彼らの中には日本を選んだ人もいて、中井の「リトル・ヤンゴン」に合流していったのだが、コミュニティーが大きくなるにつれ集住地は高田馬場に移っていった。山手線と地下鉄東西線もあって便利なこと、巨大都市・新宿に近く仕事がたくさんあったことなどが理由だったといわれる。
やがて時代は移り変わり、ミャンマーも民主化が進んでいく。国民が海外と行き来しやすくなり、国を追われた人々ではなく、留学生や技能実習生など日本に夢を見る若者が高田馬場にも増えていく。『ヤマニャ』がオープンしたのもそんな時期、2014年のことだ。ビルマ族だけでなく、さまざまな少数民族が「リトル・ヤンゴン」に暮らすようになったことを反映しているのだろう。
この街にはほかにシャン族のレストランもあるし(昔はカチン族料理の店もあった)、同じミャンマーといってもさまざまな食文化を楽しめる。だから、たとえばミャンマーのどこでも食べられるソウルフード・モヒンガーも『ヤマニャ』ではモン族風の味つけだ。ナマズで出汁を取ったスープに米麺を合わせた料理だが、「ビルマのは濃い味つけでドロッとしてますが、モンのモヒンガーはもっと薄味なんですよ」とティンさん。
そしてマリアンプラムを使った料理こそがモン族の神だろう。いちばんのおすすめだという『ヤマニャ』特製の「チャッタースープ」は、マリアンプラムのほかガピ(魚やエビからつくる発酵調味料)、唐辛子やにんにくなどがベースになっていて、そこに鶏肉や鶏レバー、さらにコラーゲンたっぷり鶏の足、いわゆる「モミジ」も煮込まれた鶏尽くし。ほどよい酸っぱ辛さに鶏のうまみが溶け込んだふしぎな味わいで、これがなんとも後を引く。それに体があったまる。
これまた珍しいのはジャックフルーツの漬け物をマリアンプラムやゴマと和えた「ペインネティータッネ」だろう。東南アジアではポピュラーな果物であるジャックフルーツを漬けてサラダにしてあって、ねっとりとした食感とさわやかな風味がいける。添えられたタマネギとコブミカンを一緒に食べると、これがよく合う。
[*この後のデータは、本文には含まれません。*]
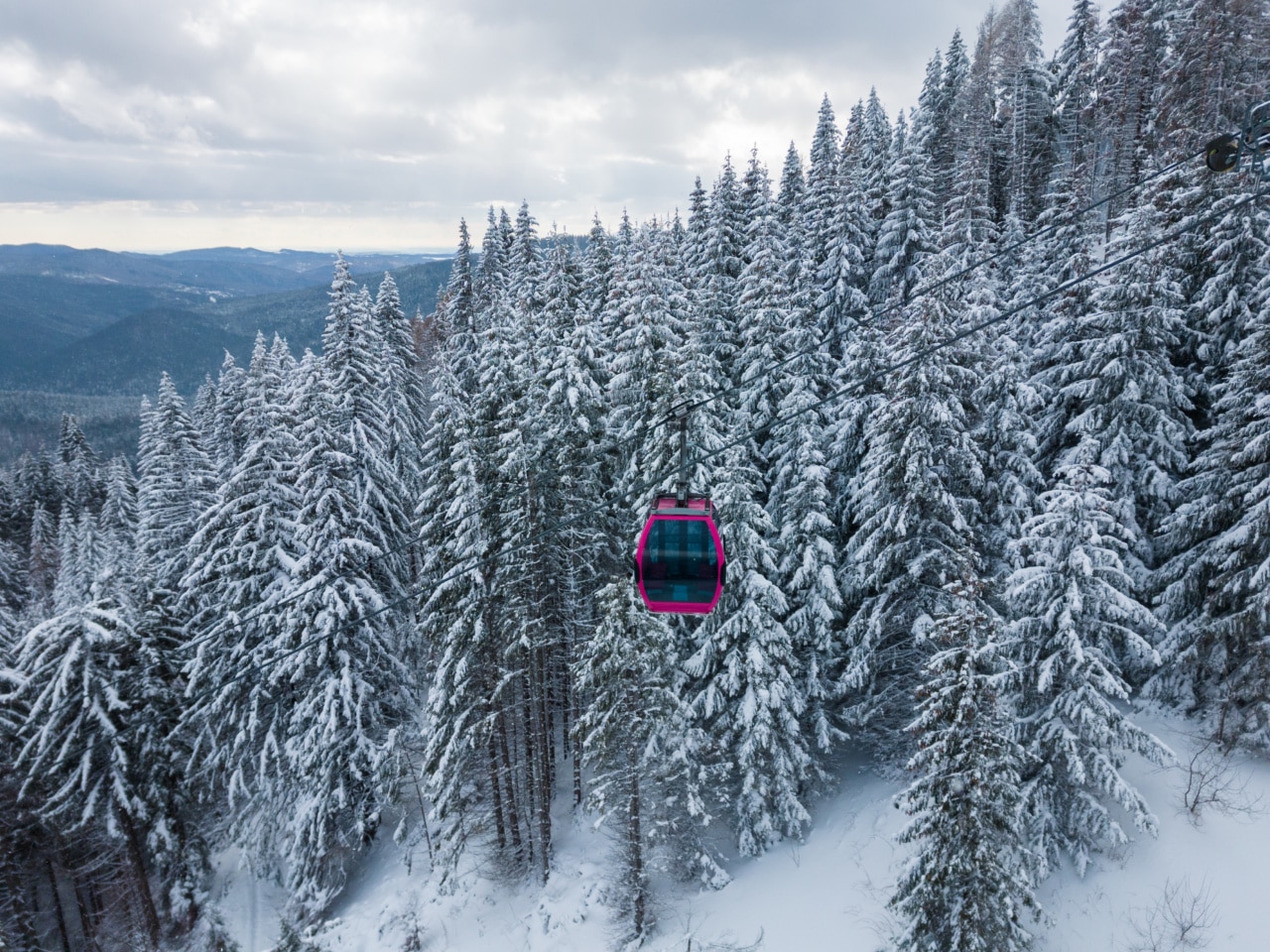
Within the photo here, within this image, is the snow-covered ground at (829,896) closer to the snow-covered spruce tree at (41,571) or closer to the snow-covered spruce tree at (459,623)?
the snow-covered spruce tree at (459,623)

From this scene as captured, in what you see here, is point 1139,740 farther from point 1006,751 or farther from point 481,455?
point 481,455

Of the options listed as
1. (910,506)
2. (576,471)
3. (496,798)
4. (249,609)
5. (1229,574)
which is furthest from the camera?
(496,798)

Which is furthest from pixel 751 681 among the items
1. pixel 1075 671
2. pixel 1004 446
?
pixel 1004 446

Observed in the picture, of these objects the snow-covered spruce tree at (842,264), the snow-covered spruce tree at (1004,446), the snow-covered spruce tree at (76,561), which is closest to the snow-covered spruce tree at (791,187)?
the snow-covered spruce tree at (842,264)

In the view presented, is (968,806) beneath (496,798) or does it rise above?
above

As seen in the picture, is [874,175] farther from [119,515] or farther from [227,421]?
[119,515]

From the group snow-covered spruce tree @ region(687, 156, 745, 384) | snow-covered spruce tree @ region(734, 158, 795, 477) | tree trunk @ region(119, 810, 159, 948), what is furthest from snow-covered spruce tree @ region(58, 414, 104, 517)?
snow-covered spruce tree @ region(734, 158, 795, 477)

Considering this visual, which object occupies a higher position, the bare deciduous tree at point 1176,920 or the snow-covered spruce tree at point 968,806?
the snow-covered spruce tree at point 968,806
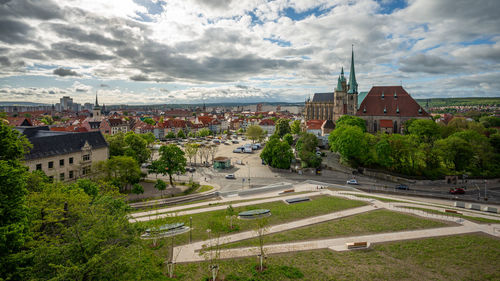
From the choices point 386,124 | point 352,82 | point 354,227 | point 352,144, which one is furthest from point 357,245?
point 352,82

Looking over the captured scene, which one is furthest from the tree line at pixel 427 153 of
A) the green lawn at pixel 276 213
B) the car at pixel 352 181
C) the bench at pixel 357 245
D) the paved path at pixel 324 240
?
the bench at pixel 357 245

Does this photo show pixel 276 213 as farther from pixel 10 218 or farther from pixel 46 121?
pixel 46 121

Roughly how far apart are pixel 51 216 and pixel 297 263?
1675 cm

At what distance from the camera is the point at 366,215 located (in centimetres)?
2797

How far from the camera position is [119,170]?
3844cm

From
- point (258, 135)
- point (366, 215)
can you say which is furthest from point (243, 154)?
point (366, 215)

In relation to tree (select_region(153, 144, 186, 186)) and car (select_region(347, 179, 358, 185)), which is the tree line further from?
tree (select_region(153, 144, 186, 186))

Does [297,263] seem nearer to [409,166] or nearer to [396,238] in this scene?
[396,238]

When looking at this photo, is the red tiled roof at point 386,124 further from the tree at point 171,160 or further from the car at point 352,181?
the tree at point 171,160

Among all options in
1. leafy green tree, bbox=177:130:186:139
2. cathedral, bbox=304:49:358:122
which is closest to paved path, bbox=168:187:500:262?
cathedral, bbox=304:49:358:122

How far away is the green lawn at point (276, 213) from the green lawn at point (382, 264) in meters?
5.43

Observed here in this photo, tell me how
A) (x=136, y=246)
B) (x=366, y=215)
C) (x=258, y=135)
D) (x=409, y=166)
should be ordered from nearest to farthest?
(x=136, y=246)
(x=366, y=215)
(x=409, y=166)
(x=258, y=135)

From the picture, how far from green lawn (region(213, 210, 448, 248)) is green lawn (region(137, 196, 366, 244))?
2.61 meters

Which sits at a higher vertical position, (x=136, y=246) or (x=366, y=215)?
(x=136, y=246)
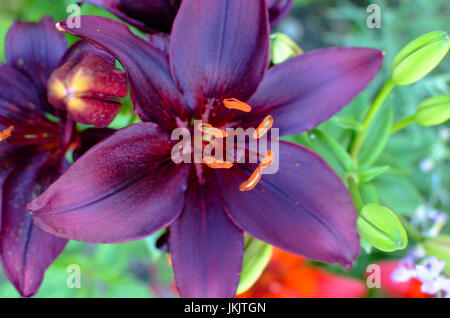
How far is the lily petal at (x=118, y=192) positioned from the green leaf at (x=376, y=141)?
0.37 meters

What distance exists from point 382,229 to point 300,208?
0.11 m

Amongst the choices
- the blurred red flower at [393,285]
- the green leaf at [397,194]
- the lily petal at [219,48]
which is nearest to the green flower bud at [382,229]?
the lily petal at [219,48]

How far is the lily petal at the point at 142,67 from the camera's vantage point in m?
0.56

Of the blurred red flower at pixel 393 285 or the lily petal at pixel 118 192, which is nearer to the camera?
the lily petal at pixel 118 192

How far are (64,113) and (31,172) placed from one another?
0.36 ft

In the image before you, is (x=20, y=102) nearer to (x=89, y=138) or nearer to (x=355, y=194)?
(x=89, y=138)

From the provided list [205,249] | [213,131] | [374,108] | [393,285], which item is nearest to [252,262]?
[205,249]

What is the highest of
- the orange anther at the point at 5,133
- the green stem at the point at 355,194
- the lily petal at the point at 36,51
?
the lily petal at the point at 36,51

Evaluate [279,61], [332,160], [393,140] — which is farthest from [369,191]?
[393,140]

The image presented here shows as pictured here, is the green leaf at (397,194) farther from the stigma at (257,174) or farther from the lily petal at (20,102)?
the lily petal at (20,102)

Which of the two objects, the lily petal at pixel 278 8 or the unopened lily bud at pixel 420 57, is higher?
the lily petal at pixel 278 8

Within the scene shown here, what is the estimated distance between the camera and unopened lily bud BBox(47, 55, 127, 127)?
0.54m

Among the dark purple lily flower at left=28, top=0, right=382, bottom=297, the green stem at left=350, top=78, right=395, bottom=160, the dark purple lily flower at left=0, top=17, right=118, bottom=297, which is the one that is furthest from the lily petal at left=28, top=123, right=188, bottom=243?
the green stem at left=350, top=78, right=395, bottom=160

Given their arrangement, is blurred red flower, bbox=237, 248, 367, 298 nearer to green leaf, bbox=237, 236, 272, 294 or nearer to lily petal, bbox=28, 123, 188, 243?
green leaf, bbox=237, 236, 272, 294
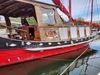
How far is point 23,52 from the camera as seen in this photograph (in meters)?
6.73

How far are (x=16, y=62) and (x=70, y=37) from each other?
4.08 meters

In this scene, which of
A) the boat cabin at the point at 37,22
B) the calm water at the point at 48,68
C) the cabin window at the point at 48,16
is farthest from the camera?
the cabin window at the point at 48,16

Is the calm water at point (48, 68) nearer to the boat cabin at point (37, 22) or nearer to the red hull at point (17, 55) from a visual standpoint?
the red hull at point (17, 55)

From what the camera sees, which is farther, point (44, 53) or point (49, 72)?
point (44, 53)

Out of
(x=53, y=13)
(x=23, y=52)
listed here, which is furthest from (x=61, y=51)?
(x=23, y=52)

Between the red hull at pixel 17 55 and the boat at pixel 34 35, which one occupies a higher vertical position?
the boat at pixel 34 35

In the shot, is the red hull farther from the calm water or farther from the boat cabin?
the boat cabin

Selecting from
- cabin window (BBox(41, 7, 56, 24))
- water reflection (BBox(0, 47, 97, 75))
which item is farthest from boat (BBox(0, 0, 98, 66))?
water reflection (BBox(0, 47, 97, 75))

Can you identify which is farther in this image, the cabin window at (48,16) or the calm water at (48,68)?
the cabin window at (48,16)

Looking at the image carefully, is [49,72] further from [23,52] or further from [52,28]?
[52,28]

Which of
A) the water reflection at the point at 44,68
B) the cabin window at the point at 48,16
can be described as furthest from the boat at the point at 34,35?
the water reflection at the point at 44,68

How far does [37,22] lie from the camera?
→ 7.62m

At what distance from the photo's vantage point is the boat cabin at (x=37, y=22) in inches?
294

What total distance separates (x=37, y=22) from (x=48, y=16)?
0.86 metres
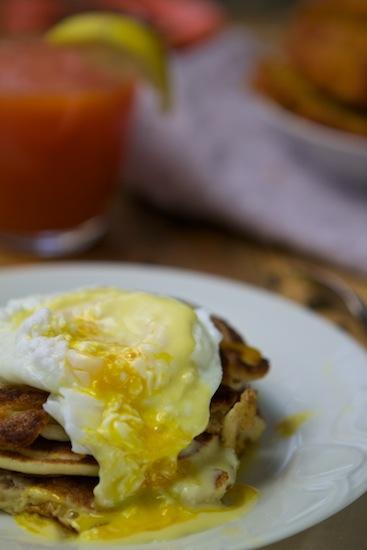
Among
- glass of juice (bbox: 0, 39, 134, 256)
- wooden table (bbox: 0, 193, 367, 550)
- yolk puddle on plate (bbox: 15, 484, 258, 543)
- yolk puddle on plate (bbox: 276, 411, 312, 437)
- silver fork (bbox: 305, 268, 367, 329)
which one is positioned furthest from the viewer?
glass of juice (bbox: 0, 39, 134, 256)

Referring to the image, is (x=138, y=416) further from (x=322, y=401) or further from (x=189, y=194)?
(x=189, y=194)

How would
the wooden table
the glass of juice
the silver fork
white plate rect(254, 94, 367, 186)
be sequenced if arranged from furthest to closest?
1. white plate rect(254, 94, 367, 186)
2. the glass of juice
3. the wooden table
4. the silver fork

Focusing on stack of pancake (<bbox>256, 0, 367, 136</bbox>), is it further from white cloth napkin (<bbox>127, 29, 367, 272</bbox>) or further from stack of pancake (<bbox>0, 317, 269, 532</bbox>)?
stack of pancake (<bbox>0, 317, 269, 532</bbox>)

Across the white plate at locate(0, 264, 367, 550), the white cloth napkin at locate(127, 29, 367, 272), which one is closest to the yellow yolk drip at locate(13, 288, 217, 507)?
the white plate at locate(0, 264, 367, 550)

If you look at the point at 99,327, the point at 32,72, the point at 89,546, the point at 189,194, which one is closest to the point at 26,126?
the point at 32,72

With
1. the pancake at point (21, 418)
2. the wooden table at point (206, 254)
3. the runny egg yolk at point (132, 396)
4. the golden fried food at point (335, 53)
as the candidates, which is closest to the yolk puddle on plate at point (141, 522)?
the runny egg yolk at point (132, 396)
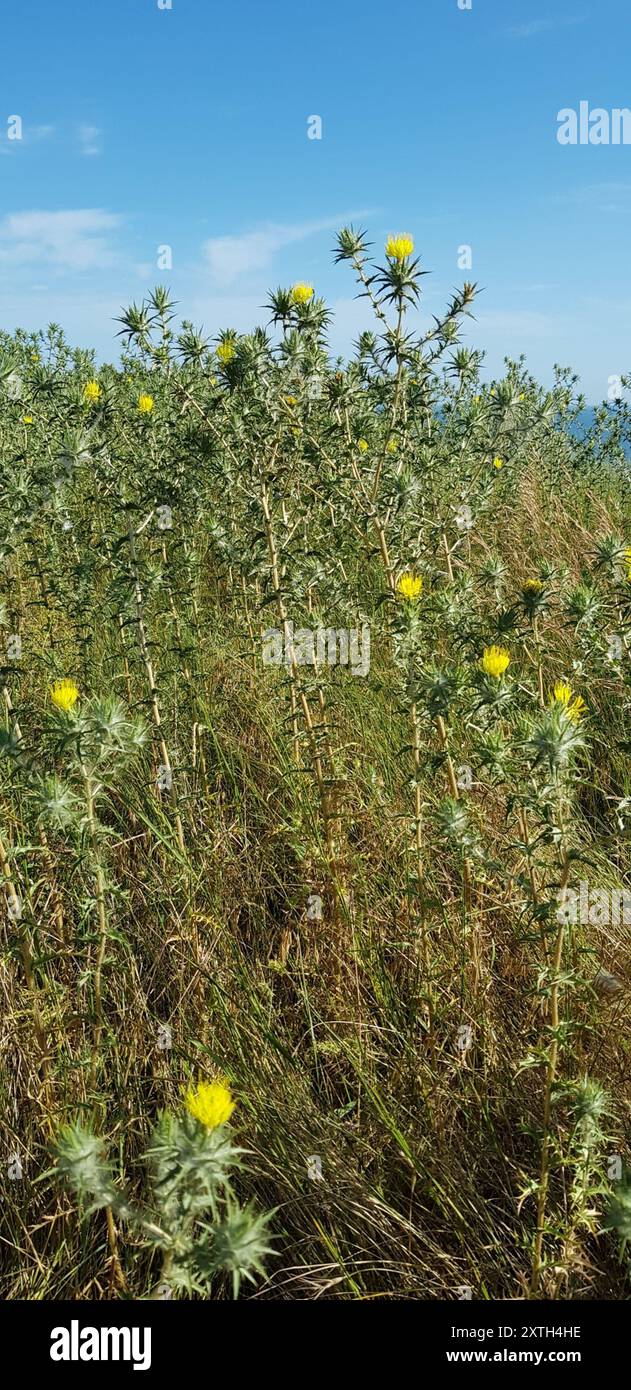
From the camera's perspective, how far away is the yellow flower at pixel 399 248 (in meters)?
2.93

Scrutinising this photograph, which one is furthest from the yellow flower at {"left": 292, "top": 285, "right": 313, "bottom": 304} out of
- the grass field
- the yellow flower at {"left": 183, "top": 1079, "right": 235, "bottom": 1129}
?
the yellow flower at {"left": 183, "top": 1079, "right": 235, "bottom": 1129}

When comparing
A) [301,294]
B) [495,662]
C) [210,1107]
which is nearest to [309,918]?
[495,662]

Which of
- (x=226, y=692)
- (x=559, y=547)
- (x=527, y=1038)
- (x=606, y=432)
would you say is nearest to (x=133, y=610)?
(x=226, y=692)

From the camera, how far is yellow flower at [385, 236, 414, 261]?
2928 millimetres

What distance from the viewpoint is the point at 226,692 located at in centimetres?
402

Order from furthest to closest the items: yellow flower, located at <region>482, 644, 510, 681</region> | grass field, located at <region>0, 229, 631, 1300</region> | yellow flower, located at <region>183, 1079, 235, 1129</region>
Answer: yellow flower, located at <region>482, 644, 510, 681</region> → grass field, located at <region>0, 229, 631, 1300</region> → yellow flower, located at <region>183, 1079, 235, 1129</region>

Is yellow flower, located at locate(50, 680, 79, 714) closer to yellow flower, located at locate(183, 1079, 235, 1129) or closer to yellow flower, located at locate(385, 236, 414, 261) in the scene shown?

漬け物系だともうひとつ、ニンジンやキャベツ、タケノコなど野菜たっぷりの「ティーソンタッネ」もモン独特のものだとか。
「モンテインボーティーダウン」はタイのソムタム(パパイヤサラダ)そっくりだけど、マリアンプラムを利かせているところが違う。「ガピも使っていますが、タイとは別です」とラ・ミン・カンさんが教えてくれる。ガピは民族によってさまざまだが、モンのものは塩辛さと香りが強いように感じた。だからタイのソムタムよりもだいぶ刺激的なんである。
国を逃れてくる人たちがまた増えてしまった
民主化が進んでいたはずのミャンマーは、2021年に暗転してしまう。軍がまたもクーデターによって政権を強奪、暗い時代に逆戻りしてしまった。故郷では将来を思い描けない人々が、日本にも次々とやってくる。その中にはモン族も多い。『ヤマニャ』は彼らが集まる場所にもなっている。日本暮らしが長い店のスタッフが相談相手になることもあるそうだ。
時代を映してきた「リトル・ヤンゴン」、安定はいつになるのだろうか。